When it came to reading another book about the Cowboys I was reluctant at first. I’m not a fan of either the Steelers or the Cowboys, but aside from them winning nearly one-quarter of all Super Bowls I don’t really have a reason to dislike either team either. Having read a few football books in my time, most were centered around the players on the field and their off the field life. I expected more of the same when it came to The Ones Who Hit The Hardest (TOWHTH), but I was pleasantly surprised that this book also dealt a lot with the history of Pittsburgh and the growth/collapse of the steel industry. Because the union was disbanded it gave you a greater appreciation of why the perennially terrible Steelers came together and played extremely well as a team.
In the 1970’s football player salaries were no where near what they are now (even if you adjust for inflation). Many football players had second jobs and the struggling steel industry was that job for most players. If they weren’t getting paid to pay football and be a steel worker they couldn’t put even food on the table for their family. This book did an excellent job of educating the reader on the American economy in the 1970’s
The moment I got this book, I brought it to a Steelers fan. She started flipping through the pages and pointing out events that she remembered as a child, her favorite players, coaches, and owners. You could see the excitement in her eyes as a Steelers fan to read the book. The Steelers were heroes to her growing up, especially Mean Joe Greene.
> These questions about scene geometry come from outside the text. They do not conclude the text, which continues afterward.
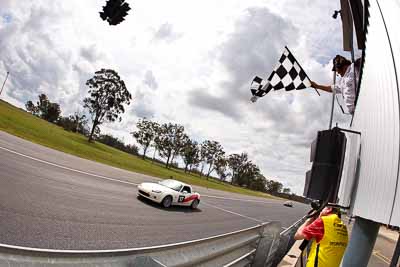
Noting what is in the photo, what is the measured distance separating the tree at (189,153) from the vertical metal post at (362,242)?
8120cm

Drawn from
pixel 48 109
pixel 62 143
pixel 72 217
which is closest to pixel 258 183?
pixel 48 109

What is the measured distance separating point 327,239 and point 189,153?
3251 inches

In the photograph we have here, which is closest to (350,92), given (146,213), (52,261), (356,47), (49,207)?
(356,47)

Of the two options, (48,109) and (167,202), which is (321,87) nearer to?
(167,202)

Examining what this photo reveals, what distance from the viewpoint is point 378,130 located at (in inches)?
75.4

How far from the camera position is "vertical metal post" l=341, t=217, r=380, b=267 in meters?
1.98

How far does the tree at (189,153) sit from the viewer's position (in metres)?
84.0

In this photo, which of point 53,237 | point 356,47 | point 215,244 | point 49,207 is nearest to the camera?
point 356,47

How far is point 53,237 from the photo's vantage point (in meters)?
6.32

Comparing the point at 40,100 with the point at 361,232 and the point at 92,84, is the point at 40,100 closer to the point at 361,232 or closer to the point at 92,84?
the point at 92,84

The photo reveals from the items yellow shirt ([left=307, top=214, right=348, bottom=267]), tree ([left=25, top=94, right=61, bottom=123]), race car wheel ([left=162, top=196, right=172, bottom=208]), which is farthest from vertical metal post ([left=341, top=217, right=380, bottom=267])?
Answer: tree ([left=25, top=94, right=61, bottom=123])

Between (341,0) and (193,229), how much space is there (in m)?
9.82

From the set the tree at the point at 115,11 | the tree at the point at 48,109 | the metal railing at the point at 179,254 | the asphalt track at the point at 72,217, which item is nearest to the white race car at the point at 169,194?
the asphalt track at the point at 72,217

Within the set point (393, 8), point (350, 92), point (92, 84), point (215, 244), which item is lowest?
point (215, 244)
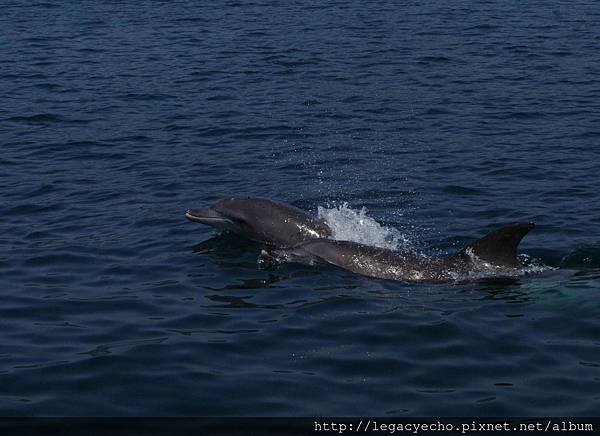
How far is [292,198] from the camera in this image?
63.7ft

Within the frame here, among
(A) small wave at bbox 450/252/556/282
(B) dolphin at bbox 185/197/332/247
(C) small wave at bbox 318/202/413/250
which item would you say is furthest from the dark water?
(C) small wave at bbox 318/202/413/250

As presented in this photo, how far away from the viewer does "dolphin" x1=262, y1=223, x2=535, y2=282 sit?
14109 millimetres

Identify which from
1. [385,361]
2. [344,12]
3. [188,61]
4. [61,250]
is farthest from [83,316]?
[344,12]

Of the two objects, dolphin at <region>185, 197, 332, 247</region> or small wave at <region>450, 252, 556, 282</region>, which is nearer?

Mean Joe Greene helped transform the Steelers to who they are today. Greene is the heart and soul of the Steelers, when you Google “Steelers Mentality”, his picture should show up next to it (I Googled this, clicked on images, didn’t see a picture of Mean Joe Greene, very disappointing Google, very disappointing).
I would recommend the book to any football fan, but especially Steelers fans. The books is very focused on the ups and downs of the Steelers, and how they became the team they are today. TOWHTH will bring back memories from old Steeler fans, and give a solid history to new Steeler fans. After reading TOWHTH, it really made me appreciate the Steelers a little bit more.